Two of those misperceptions—that there is wide-scale dependence on welfare and vast numbers of people who depend on welfare as a way of life—are undermined by studies over the past few decades. Since 1996, there has been a five-year lifetime cap on TANF assistance for adults. In 2006, the average length of time families received TANF assistance was 35.4 months, and case closure data from 35 states indicated that less than one-half of one percent of cases were closed because families had hit the 5-year ceiling.2 In other words, not only are people not allowed to receive TANF for more than 5 years, virtually all of them leave before that 5 years is up.
Second, repeat customers are less common that many believe. The perception of a cycle of welfare dependency that passes along from generation to generation is undermined somewhat by two long-term studies reported by the House Ways and Means Committee in 1992 that found “only about one in five daughters of ‘highly welfare dependent’ mothers themselves become highly dependent on welfare. The rest rely on welfare sporadically or not at all.”3 Of course, this suggests that 20% of children of highly dependent welfare recipients do come to rely on welfare assistance themselves. The problem comes in framing this as welfare dependency rather than generational poverty.

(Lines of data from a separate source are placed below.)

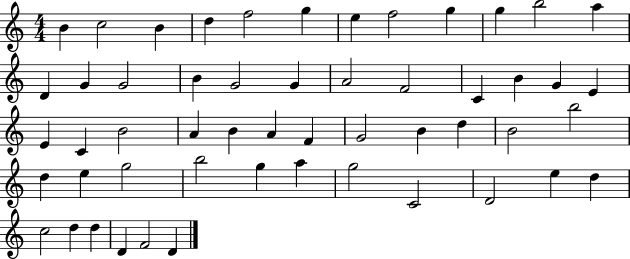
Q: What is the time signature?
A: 4/4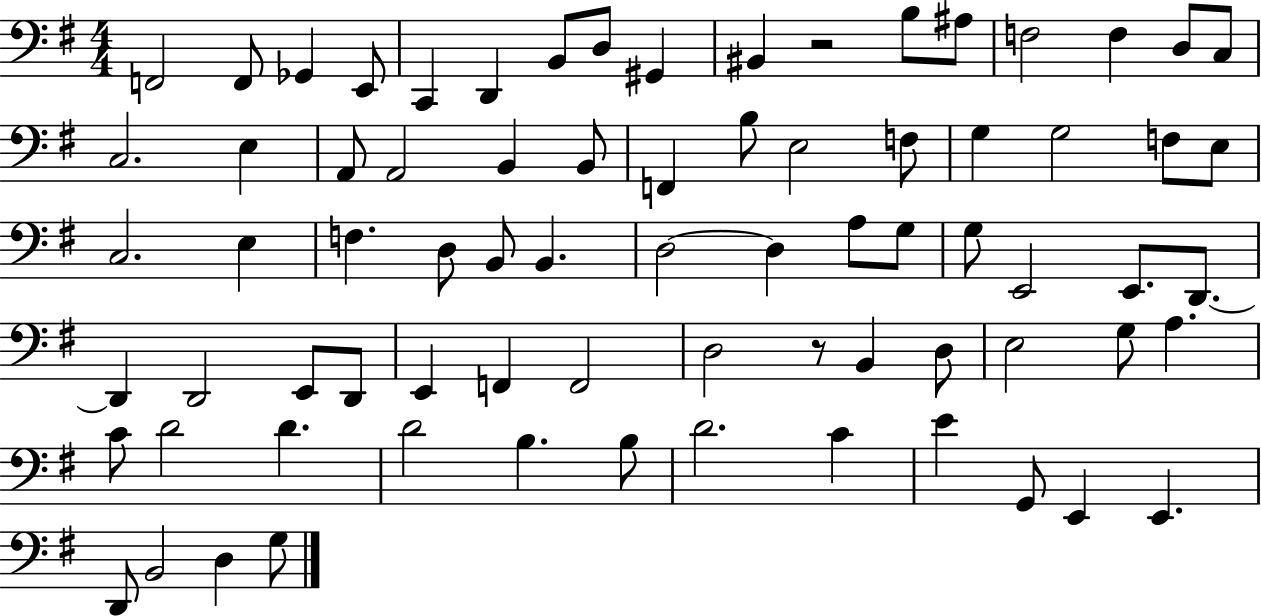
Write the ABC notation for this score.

X:1
T:Untitled
M:4/4
L:1/4
K:G
F,,2 F,,/2 _G,, E,,/2 C,, D,, B,,/2 D,/2 ^G,, ^B,, z2 B,/2 ^A,/2 F,2 F, D,/2 C,/2 C,2 E, A,,/2 A,,2 B,, B,,/2 F,, B,/2 E,2 F,/2 G, G,2 F,/2 E,/2 C,2 E, F, D,/2 B,,/2 B,, D,2 D, A,/2 G,/2 G,/2 E,,2 E,,/2 D,,/2 D,, D,,2 E,,/2 D,,/2 E,, F,, F,,2 D,2 z/2 B,, D,/2 E,2 G,/2 A, C/2 D2 D D2 B, B,/2 D2 C E G,,/2 E,, E,, D,,/2 B,,2 D, G,/2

The cycle that must be addressed, then, is not a cycle of welfare dependency, but a cycle of generational poverty. Causes of generational poverty highlight just how difficult it is to lift oneself out of poverty.
Generational poverty describes people whose families have lived in poverty for at least two generations; situational poverty describes people who have fallen into poverty because of a specific life event such as major illness, loss of job, divorce, death of family member, etc.Sources  The Urban Institute, “A Decade of Welfare Reform: Facts and Figures,” 2006. www.urban.org/UploadedPDF/900980_welfarereform.pdf 2 Office of Family Assistance, “Eighth Annual Report to Congress”, 2009. www.acf.hhs.gov/programs/ofa/resource/tanf-8th-report-111908 3 Richard M. Coughlin, “Welfare Myths and Stereotypes,” 1989:91-92. In Reforming Welfare: Limits, Lessons, and Choices, ed. Richard M. Coughlin, pp. 79-106. Albuquerque: University of New Mexico Press. www.unm.edu/~Coughlin/links/Publications/Welfare_Myths_and_Stereotypes.pdf.